Assisan snails works great....once they settle in, they go through them at a pretty good pace and they don't multiply like crazy. I started off with 2 and now have 5 o 6 in almost 1 yr. You can always sell the offsprings. 

My suggestion is to get around 4 or 5 Assisan snails and your snail population should be under control in a month or 2. You may need to help it out a bit in the get go by removing or squishing some.

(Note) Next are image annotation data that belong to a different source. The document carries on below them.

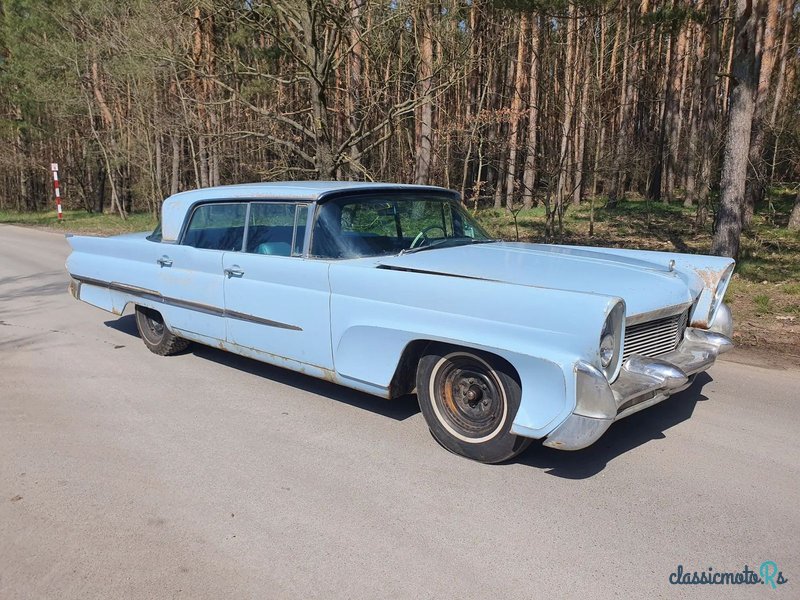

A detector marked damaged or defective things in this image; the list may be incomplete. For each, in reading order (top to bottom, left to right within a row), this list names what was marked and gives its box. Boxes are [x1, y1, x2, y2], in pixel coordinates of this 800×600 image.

rusty wheel [412, 342, 532, 464]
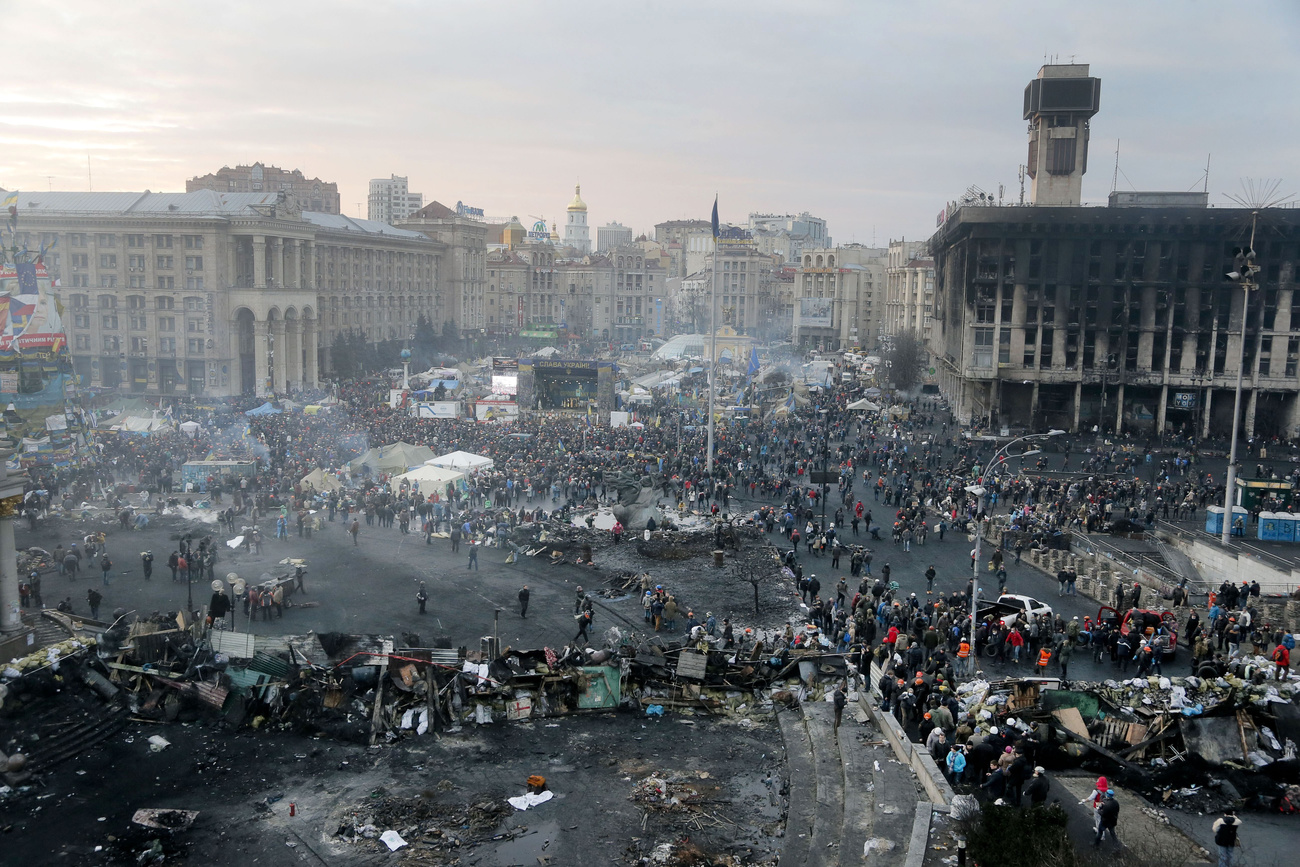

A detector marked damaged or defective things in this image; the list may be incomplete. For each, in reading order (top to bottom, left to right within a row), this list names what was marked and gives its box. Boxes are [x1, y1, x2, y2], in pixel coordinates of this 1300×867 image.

burned building [928, 200, 1288, 438]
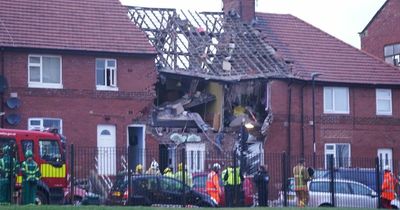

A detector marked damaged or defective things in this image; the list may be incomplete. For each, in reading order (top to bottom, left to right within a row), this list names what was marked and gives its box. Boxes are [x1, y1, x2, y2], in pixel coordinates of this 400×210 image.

damaged brick house [0, 0, 156, 176]
damaged brick house [129, 0, 400, 173]
damaged brick house [360, 0, 400, 67]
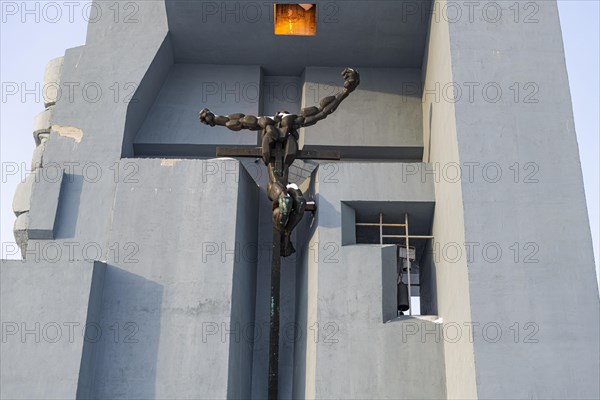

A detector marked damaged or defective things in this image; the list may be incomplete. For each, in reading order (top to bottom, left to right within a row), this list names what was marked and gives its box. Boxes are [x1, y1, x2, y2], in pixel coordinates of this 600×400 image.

cracked concrete block [42, 55, 63, 108]
cracked concrete block [32, 106, 53, 145]
cracked concrete block [11, 171, 38, 216]
cracked concrete block [28, 167, 64, 239]
cracked concrete block [13, 211, 29, 255]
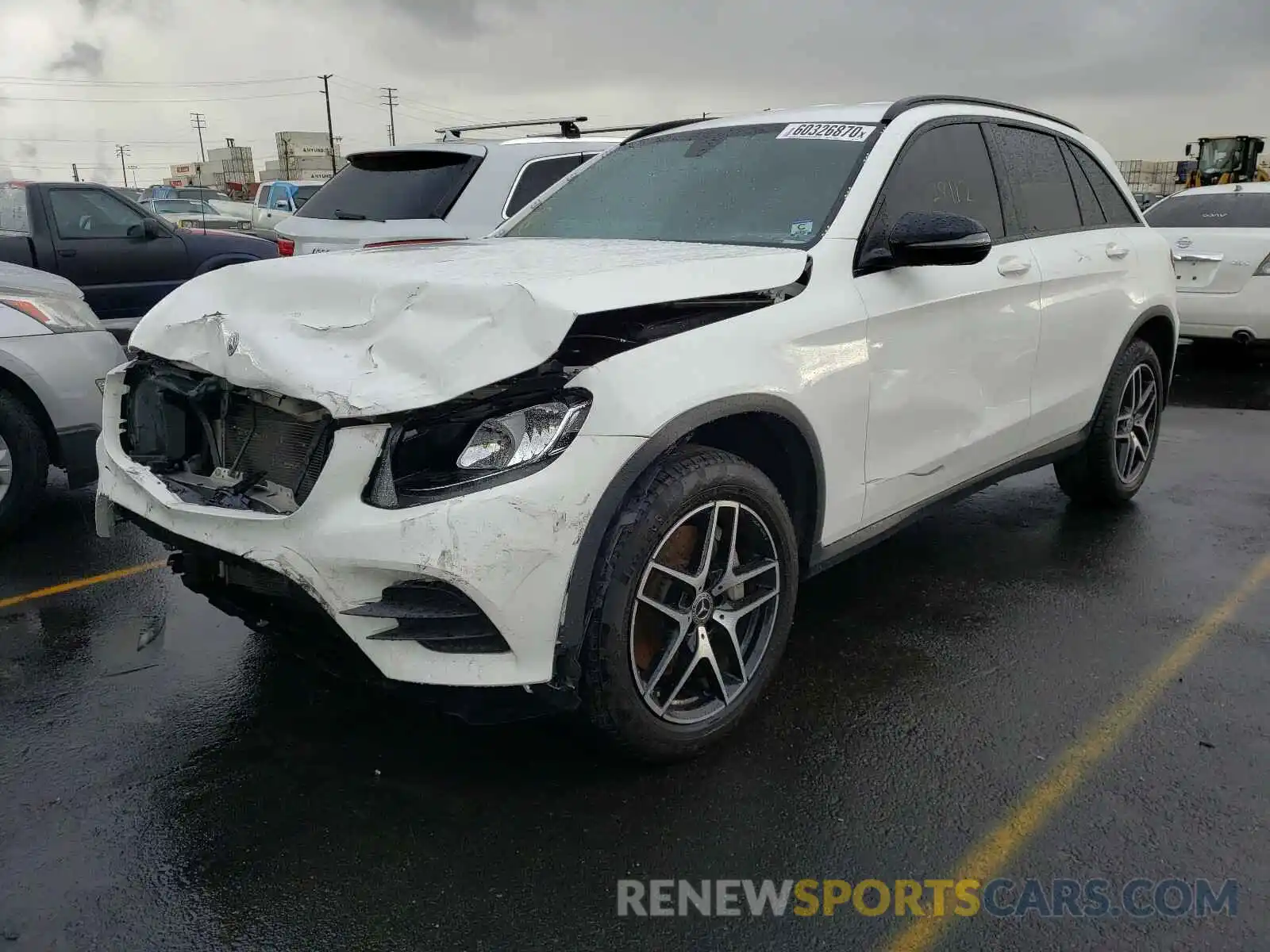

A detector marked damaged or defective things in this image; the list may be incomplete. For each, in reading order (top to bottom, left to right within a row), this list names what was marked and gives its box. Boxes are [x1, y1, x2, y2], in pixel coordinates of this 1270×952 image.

shattered headlight [0, 292, 103, 333]
crumpled hood [129, 238, 803, 416]
crushed front bumper [97, 363, 645, 685]
shattered headlight [362, 389, 591, 511]
damaged white suv [94, 98, 1175, 758]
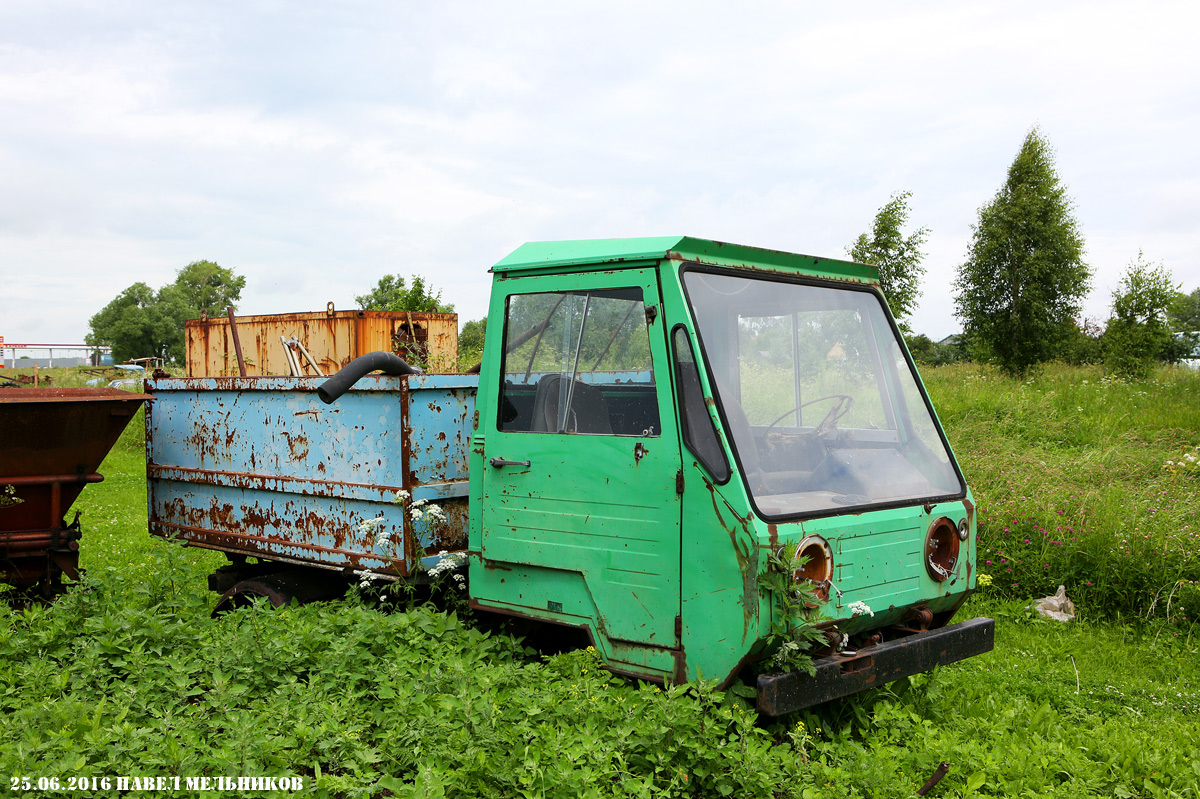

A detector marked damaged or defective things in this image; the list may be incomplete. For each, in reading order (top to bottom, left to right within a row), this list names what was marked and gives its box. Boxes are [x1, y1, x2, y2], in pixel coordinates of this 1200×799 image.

rusty metal panel [186, 307, 458, 376]
rusty hopper [1, 386, 150, 590]
rusty metal panel [151, 374, 482, 573]
abandoned truck [147, 235, 993, 710]
rusty front bumper [758, 611, 993, 710]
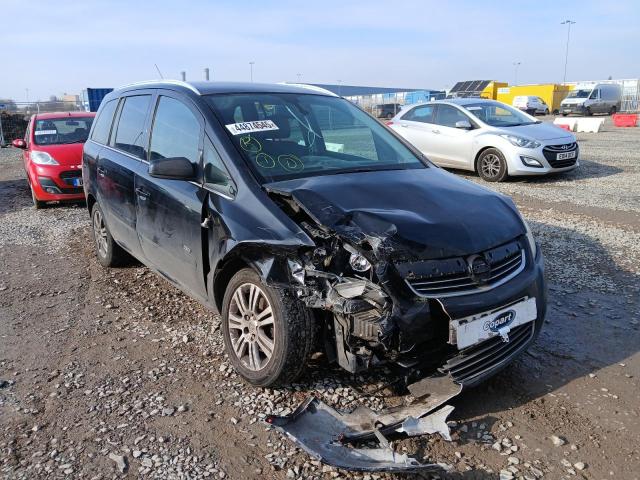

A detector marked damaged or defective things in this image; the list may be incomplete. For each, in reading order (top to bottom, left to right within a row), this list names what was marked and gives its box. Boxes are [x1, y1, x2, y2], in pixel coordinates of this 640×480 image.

damaged black car [82, 81, 548, 390]
broken headlight [344, 246, 370, 272]
crumpled hood [264, 168, 524, 260]
detached bumper part on ground [264, 374, 460, 470]
damaged front bumper [264, 374, 460, 470]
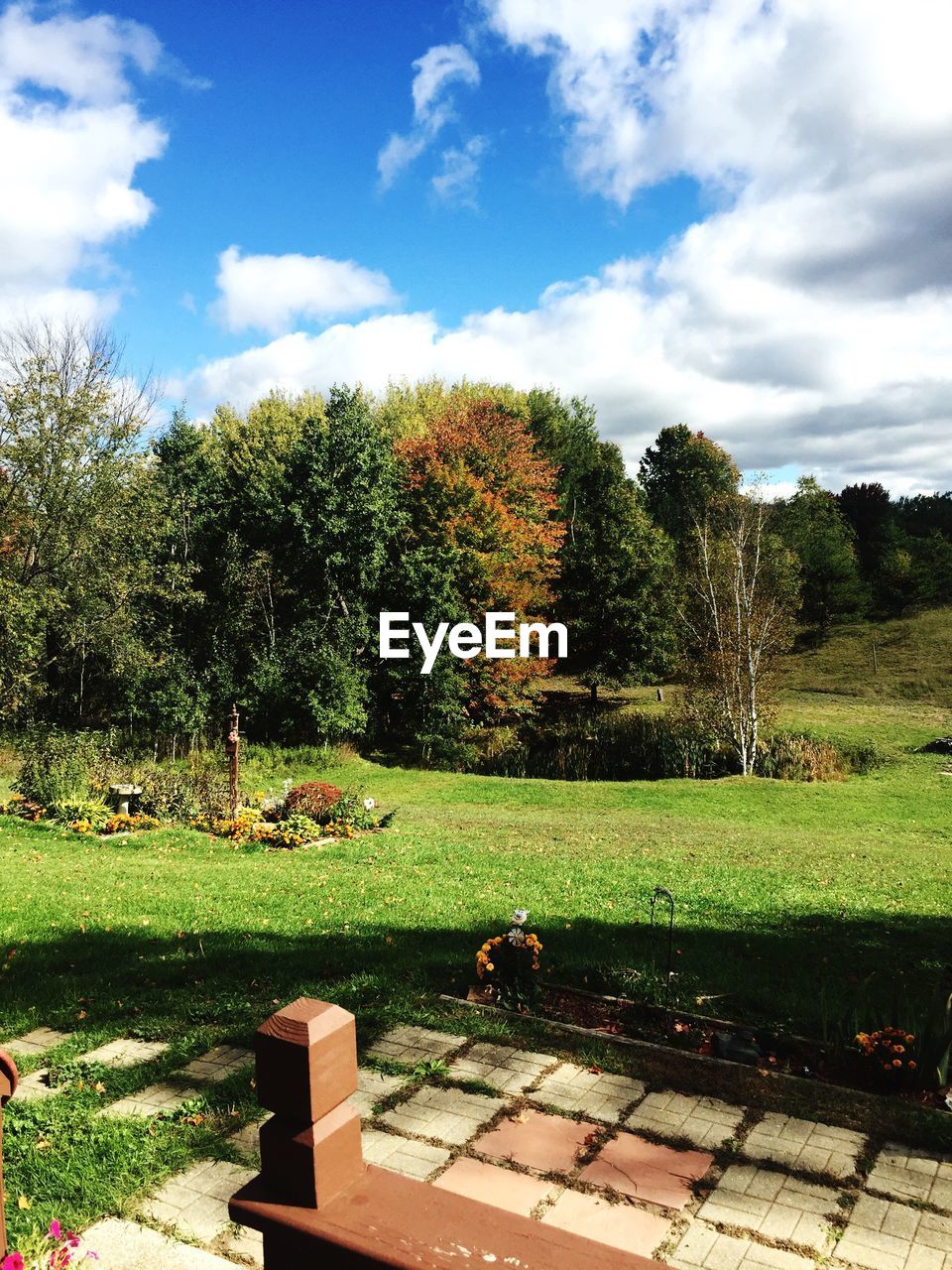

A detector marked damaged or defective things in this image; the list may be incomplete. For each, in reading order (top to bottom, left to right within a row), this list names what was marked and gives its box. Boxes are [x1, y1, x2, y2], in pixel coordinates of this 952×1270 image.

rusty garden post [0, 1046, 19, 1254]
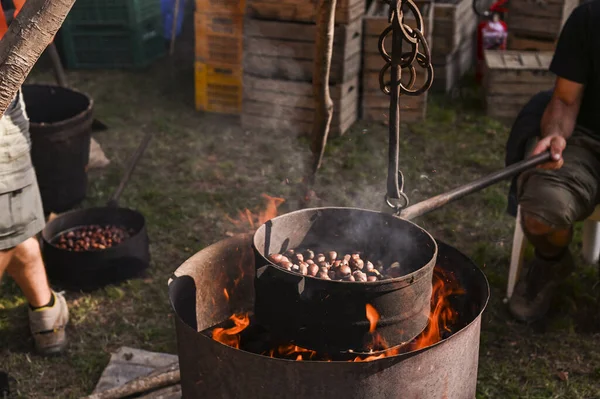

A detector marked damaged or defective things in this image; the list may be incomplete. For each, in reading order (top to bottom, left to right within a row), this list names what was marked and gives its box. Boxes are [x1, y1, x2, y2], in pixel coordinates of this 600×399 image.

rusty metal barrel [22, 84, 94, 216]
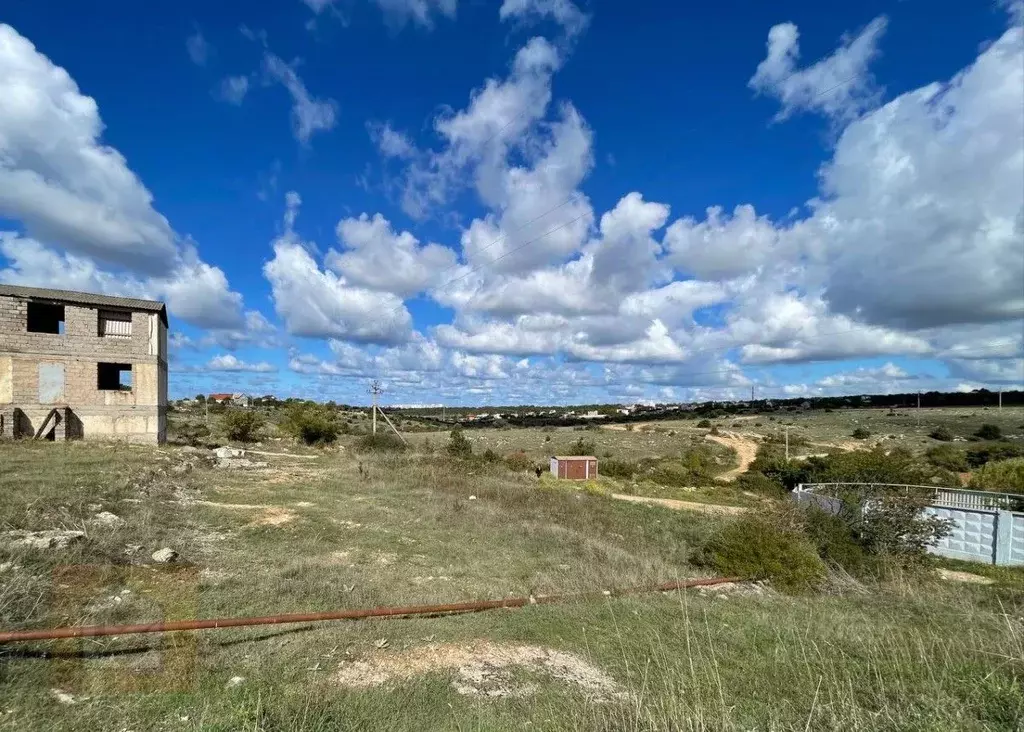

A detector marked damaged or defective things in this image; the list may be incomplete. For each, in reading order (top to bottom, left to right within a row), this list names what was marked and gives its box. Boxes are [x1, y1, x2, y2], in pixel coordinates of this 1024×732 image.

rusty metal pipe [0, 576, 736, 644]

Mykiss should have some for sale at a cheap price.


----------



## Diztrbd1 (Apr 21, 2010)

agree with the assassin snails. atleast 4...IPU has them too
could also make a snail trap to help reduce the number


----------



## mikebike (Sep 8, 2010)

I used to crush the snails and throw them back into the tank the fish learned they were food and would start eating the young ones


----------



## Keri (Aug 2, 2010)

If you go the assasin snail route be sure to pass them on to another member when you run out of pest snails so they don't starve


----------



## Tarobot (Jun 27, 2010)

i'd go with the assassin snails, i'm in the process of cleaning my 2 10gs with them and id say they are the most natural way. you're trading one snail for another but if assassin snails do breed you can sell them for a lot more.


----------



## jkam (Apr 21, 2010)

you can give me all your pest snails to feed my FRT and loaches


----------



## neven (May 15, 2010)

the advantage to pond snails is that they make a great water hardness test


----------



## Kitsune (Jul 17, 2010)

Thank you every one for the great ideas! I think I'll try assassin snails or a pea puffer.

By the way, would the pea puffer eat my shrimps?


----------



## Aleks9 (May 7, 2010)

Pea puffers will eat your shrimp. Go the assassin route. Another option is to introduce CO2. Supposedly safe levels of co2 for fish and shrimp causes snails to run for the top of the tank, where you can then safely crush them with a spatula.


----------



## Kitsune (Jul 17, 2010)

Aleks9 said:


> Pea puffers will eat your shrimp. Go the assassin route. Another option is to introduce CO2. Supposedly safe levels of co2 for fish and shrimp causes snails to run for the top of the tank, where you can then safely crush them with a spatula.


Huh... funny. I wonder why. I have noticed that sometimes there is a really large cluster of snails directly across from where my CO2 comes out... But its only a fraction of the infestation though...


----------



## katienaha (May 9, 2010)

assasin snail has reduced population in my 55g. try trapping snails in a small container with holes for them to crawl in - bait with fish food. give them to people with puffers! regular squishing helps too. i feed squished ones to my fish too.


----------



## TCR (Jul 13, 2010)

I had a crap load of pond snails and Malawian trumpets. I got clown loaches and I can see them dissapearing. Made clown loaches one of my new fav fish. I tried pretty mch every thing to get rid of the snails and so far they have been the answer to my call


----------



## slipstream (Apr 25, 2010)

assassin snails are deff the way to go to prevent accidental fish temperaments.

However, i always found that pea puffers were THE ULTIMATE choice when trying to deal with pest snails. I also found that with pea puffers, as long as they are well fed (plenty of snails and/or blood worms) than they will refrain from pestering any tank mates.


----------



## VinnyD (Apr 21, 2010)

yah i had some pond snail issues before..then i bought some assassin snails off mykiss(pat of canadian aquatics)...they helped reduce the pond snails along with reduced feedings


----------



## jman (Apr 21, 2010)

Yeah i agree, assassin snails are the way to go. I bought 5 of those little guys for my 30g. Within about 4-5 months they manage to clean out majority of the ramshorn in my tank. I think i used to have hundreds of ramshorns and they were all over my tank but now i barely see one.


----------



## David J (May 2, 2010)

Another vote for assassin whelks, which you can read about here Clea helena (Anentome helena)
BTW, I saw one eating a snail today: What a horrible way to go! Slowly eaten alive from within your own shell. 
Depending on the size of your tank, type of substrate, feeding regime, and snail population, it may take many months for the whelk population to build up enough to seriously affect your snail population, but it will eventually work.


----------



## curtisonrad19 (Oct 31, 2010)

I got 4-5 assassins a few months ago, and i have almost no "pest" snails left 
If you dont want em, you can send as many as you would like to me!


----------